Work instruction 1 »
Reproduce the part of the comic book exhibit post between "As a kid I was" and "good condition comics.", inclusive, without changing any wording.
Work instruction 2 »
Turn the paragraph of the comic book exhibit post that begins "Through never-before exhibited art" into a short bulleted list that keeps its main facts.
Work instruction 3 »
In the comic book exhibit post, who named Robin, Batman's young protégé?

Page excerpt »
• • • •
Thursday, May 28, 2009


As a kid I was not that into comic books, in fact my first comic was Spawn. Not a very kid friendly comic book to say the least, I think I was about 10. And from there I didn't get into comics until my later years when I found this amazing old Superman comic at the Rose Bowl Flea Market about 8 years ago. And my love for comics did not leave the realm of vintage comics. But now you can enter the realm of vintage comics without having to search for good condition comics.

The Skirball Museum has two amazing ongoing exhibits until August 9th called ZAP! POW! BAM! The Superhero: The Golden Age of Comic Books, 1938–1950 and it's companion exhibit, Lights, Camera, Action: Comic Book Heroes of Film and Television.

Through never-before exhibited art and objects culled from private and institutional collections, ZAP! POW! BAM! The Superhero: The Golden Age of Comic Books, 1938-1950 explores the genesis of cultural icons such as Superman, Batman, Captain Marvel, and Wonder Woman. In the midst of the economic and political turmoil of the 1930s and 1940s, comic books offered America champions who shaped the values of an entire generation. ZAP! POW! BAM! examines the creative processes and influences that drove young Jewish artists to express their talents through the storylines and art of comic books. The exhibition features rare vintage artwork and books, 1940s Hollywood movie serials, and colorful interactive displays including a drawing studio, a newsstand, a vintage Batmobile ride, and stations that allow children to dress up as Superheroes or transform themselves via a quick costume change in a telephone booth. Guest curator Jerry Robinson brings a long history as a comic book industry insider to the exhibition. Working with Batman co-creators Bob Kane and Bill Finger, Robinson named Robin, Batman's young protégé. Robinson also co-created The Joker, Batman's nemesis and one of the first Super-Villains.
• • • •
Data shown »

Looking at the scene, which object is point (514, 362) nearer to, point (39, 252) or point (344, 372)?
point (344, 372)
• • • •
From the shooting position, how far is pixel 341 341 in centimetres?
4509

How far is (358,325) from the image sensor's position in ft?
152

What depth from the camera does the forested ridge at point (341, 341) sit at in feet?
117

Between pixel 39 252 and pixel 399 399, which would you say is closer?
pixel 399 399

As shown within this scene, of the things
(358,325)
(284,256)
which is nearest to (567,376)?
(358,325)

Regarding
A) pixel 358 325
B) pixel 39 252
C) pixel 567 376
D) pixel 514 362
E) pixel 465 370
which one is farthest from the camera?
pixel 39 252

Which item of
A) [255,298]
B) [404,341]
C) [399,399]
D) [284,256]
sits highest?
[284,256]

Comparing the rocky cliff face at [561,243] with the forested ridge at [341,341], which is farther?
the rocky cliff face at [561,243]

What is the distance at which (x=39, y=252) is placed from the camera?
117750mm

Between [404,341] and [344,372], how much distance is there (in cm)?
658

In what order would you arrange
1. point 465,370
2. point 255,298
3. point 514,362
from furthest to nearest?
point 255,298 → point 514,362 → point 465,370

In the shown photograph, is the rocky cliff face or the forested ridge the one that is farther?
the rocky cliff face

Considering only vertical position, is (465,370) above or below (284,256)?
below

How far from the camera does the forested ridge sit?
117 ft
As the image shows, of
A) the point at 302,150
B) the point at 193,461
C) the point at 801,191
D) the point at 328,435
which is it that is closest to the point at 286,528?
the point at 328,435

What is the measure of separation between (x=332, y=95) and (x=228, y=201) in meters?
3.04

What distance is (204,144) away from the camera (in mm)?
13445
• • • •
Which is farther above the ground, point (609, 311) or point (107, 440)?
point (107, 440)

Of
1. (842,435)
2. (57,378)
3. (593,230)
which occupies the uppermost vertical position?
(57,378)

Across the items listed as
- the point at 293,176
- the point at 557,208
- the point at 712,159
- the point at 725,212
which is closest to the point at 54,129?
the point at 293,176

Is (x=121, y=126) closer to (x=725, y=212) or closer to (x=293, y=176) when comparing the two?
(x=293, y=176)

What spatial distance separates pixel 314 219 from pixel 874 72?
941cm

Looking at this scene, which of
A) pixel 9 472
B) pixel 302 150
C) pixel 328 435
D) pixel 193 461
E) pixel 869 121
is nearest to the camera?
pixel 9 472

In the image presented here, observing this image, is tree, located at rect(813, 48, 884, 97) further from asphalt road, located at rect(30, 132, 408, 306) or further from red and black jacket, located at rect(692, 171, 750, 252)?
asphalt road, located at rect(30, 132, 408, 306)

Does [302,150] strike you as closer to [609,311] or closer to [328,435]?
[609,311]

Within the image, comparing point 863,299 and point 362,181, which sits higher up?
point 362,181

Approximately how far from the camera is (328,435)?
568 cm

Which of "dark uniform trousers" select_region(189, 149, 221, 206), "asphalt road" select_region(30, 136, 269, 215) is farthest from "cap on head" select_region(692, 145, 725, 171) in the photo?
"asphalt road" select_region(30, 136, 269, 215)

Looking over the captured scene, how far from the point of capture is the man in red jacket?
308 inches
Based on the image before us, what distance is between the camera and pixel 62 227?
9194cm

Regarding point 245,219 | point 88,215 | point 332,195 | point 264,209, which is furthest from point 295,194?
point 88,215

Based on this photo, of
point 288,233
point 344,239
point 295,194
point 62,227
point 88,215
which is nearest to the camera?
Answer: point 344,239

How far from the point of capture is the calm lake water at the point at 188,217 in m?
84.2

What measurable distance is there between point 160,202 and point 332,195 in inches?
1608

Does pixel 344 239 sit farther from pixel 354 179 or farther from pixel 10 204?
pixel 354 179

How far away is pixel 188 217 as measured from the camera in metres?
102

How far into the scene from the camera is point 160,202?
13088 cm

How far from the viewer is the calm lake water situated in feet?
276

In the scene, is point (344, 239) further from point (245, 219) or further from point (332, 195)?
• • • •
Response box 1 »
As a kid I was not that into comic books, in fact my first comic was Spawn. Not a very kid friendly comic book to say the least, I think I was about 10. And from there I didn't get into comics until my later years when I found this amazing old Superman comic at the Rose Bowl Flea Market about 8 years ago. And my love for comics did not leave the realm of vintage comics. But now you can enter the realm of vintage comics without having to search for good condition comics.

Response box 2 »
- The exhibition draws on never-before exhibited art and objects from private and institutional collections.
- It explores the origins of icons such as Superman, Batman, Captain Marvel, and Wonder Woman.
- During the economic and political turmoil of the 1930s and 1940s, comic books gave America champions who shaped a generation's values.
- It examines the creative processes and influences that led young Jewish artists to work in comic books.
- Features include rare vintage artwork and books, 1940s Hollywood movie serials, and interactive displays: a drawing studio, a newsstand, a vintage Batmobile ride, superhero dress-up stations, and a telephone booth for costume changes.
- Guest curator Jerry Robinson is a longtime comic book industry insider.
- Working with Batman co-creators Bob Kane and Bill Finger, Robinson named Robin.
- He also co-created The Joker, one of the first Super-Villains.

Response box 3 »
Jerry Robinson, the exhibition's guest curator, named Robin.